Selon l’article L331-1 du code de la consommation, dans sa rédaction applicable à la date du contrat, toute personne physique qui s’engage par acte sous seing privé en qualité de caution envers un créancier professionnel fait précéder sa signature de la mention manuscrite suivante et uniquement de celle-ci :
« En me portant caution de X……………….., dans la limite de la somme de……………….. couvrant le paiement du principal, des intérêts et, le cas échéant, des pénalités ou intérêts de retard et pour la durée de……………….., je m’engage à rembourser au prêteur les sommes dues sur mes revenus et mes biens si X……………….. n’y satisfait pas lui-même. »
En l’espèce, à la lecture de l’acte de cautionnement produit par M. [J] daté du 20 juillet 2018, il apparaît que s’il y figure bien une signature immédiatement sous les clause pré-imprimées et au-dessus de la mention manuscrite, il existe également la même signature, dont il ne conteste pas qu’il s’agit de la sienne, après la mention manuscrite.
De même sur l’exemplaire produit par la banque, la signature de M. [J] figure sous la mention manuscrite de celui-ci.
En conséquence, aucune nullité ne peut être tirée de cet argument.
Le jugement déféré est donc confirmé en ce qu’il a rejeté la demande visant à voir annuler le cautionnement.
2/ Sur la disproportion alléguée de l’engagement de caution
Selon l’article L341-4, devenu L332-1 du code de la consommation, dans sa rédaction applicable au contrat, un créancier professionnel ne peut se prévaloir d’un contrat de cautionnement conclu par une personne physique dont l’engagement était, lors de sa conclusion, manifestement disproportionné à ses biens et revenus, à moins que le patrimoine de cette caution, au moment où celle-ci est appelée, ne lui permette de faire face à son obligation.
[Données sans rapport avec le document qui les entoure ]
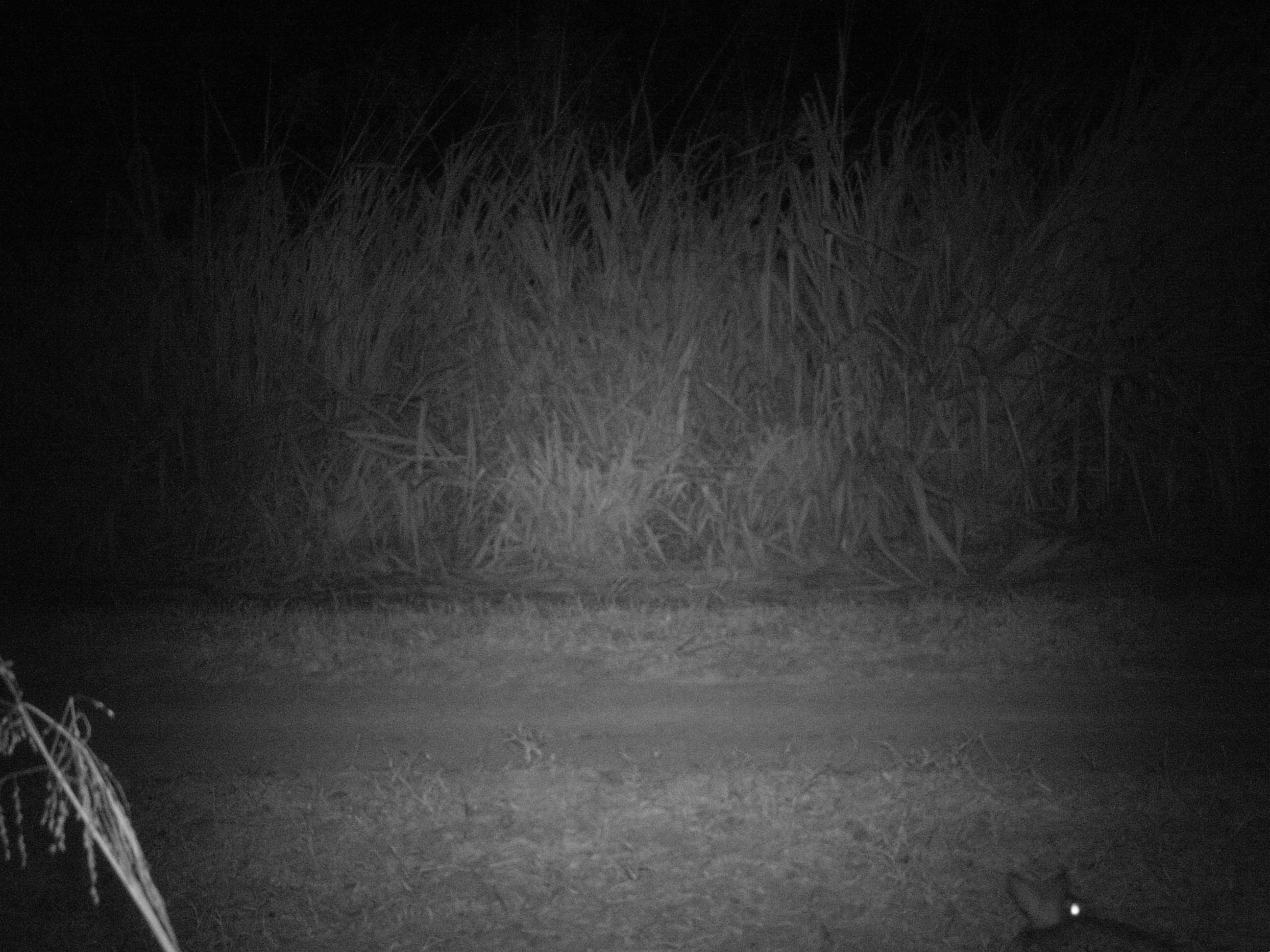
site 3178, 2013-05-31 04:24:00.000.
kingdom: Animalia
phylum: Chordata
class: Mammalia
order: Lagomorpha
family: Leporidae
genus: Sylvilagus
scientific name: Sylvilagus brasiliensis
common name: tapeti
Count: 1.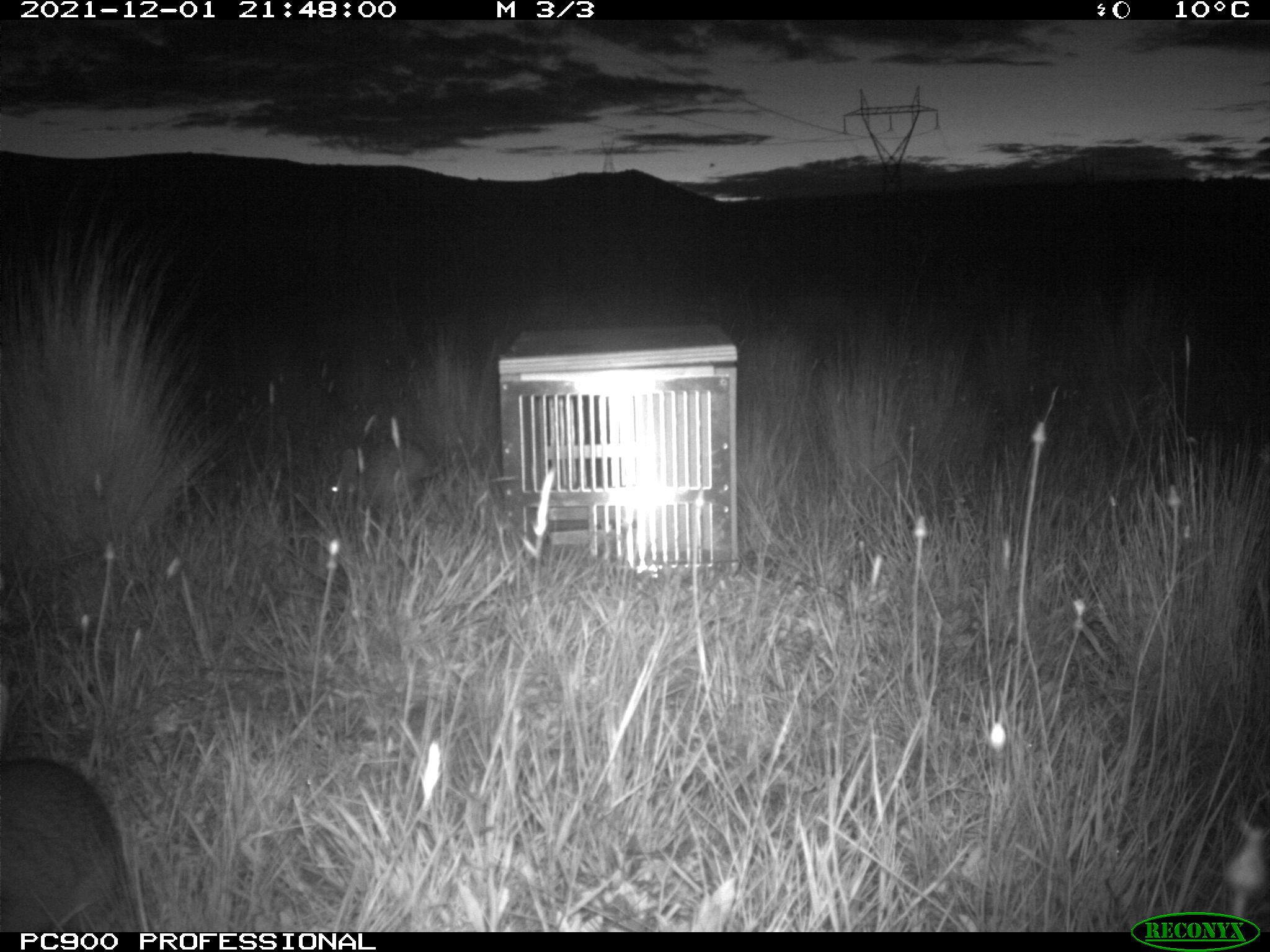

A l’intar du premier juge, la cour observe que M. [J] a rempli et signé une fiche de renseignements de solvabilité le 20 juillet 2018, dans laquelle il mentionne une SCI [J] estimée à une valeur de 1 400 000 euros et un patrimoine immobilier d’une valeur de 1 618 000 euros.
Il est également précisé un encours de caution d’un montant total de 421 707 euros, les échéances des engagements variant entre 2020 et 2024 et des encours de prêts pour un montant total de 194 579 euros au 12 décembre 2017 pour un remboursement mensuel total de 4 273,92 euros pour des éhéances finales prévues entre août 2019 et février 2025.
Il n’est nullement soutenu que la situation patrimoniale de M. [J] ait pu évoluer entre juillet et décembre 2018.
Aussi, si M. [J] indique qu’il ne percevait depuis 2016 qu’une pension de retraite de 34 864 euros annuelle augmentée de 7 024 euros de revenus fonciers tandis qu’il assume plusieurs prêts pour 2 245,93 euros mensuels, c’est par une juste appréciation que le premier juge a considéré que l’engagement de M. [K] [J] n’était pas, lors de sa conclusion, manifestement disproportionné à son patrimoine.
Le jugement déféré est donc confirmé en ce qu’il a condamné M. [K] [J] au paiement de la somme de 92 300 euros au titre de son engagement de caution.
3/ Sur les demandes accessoires
Le jugement déféré est confirmé sur les dépens et le frais irrépétibles.
M. [K] [J], partie succombante, est condamné aux dépens d’appel.
Partie tenue aux dépens, il est condamné à verser au Fonds intimé la somme de 1 000 euros en application de l’article 700 du code de procédure civile, à hauteur de cour.
PAR CES MOTIFS
La cour,
Confirme le jugement déféré en toutes ses dispositions,
Y ajoutant,
Condamne M. [K] [J] aux dépens d’appel,
Condamne M. [K] [J] à payer au Fonds Commun de Titrisation Ornus la somme de 1 000 euros en application de l’article 700 du code de procédure civile à hauteur de cour.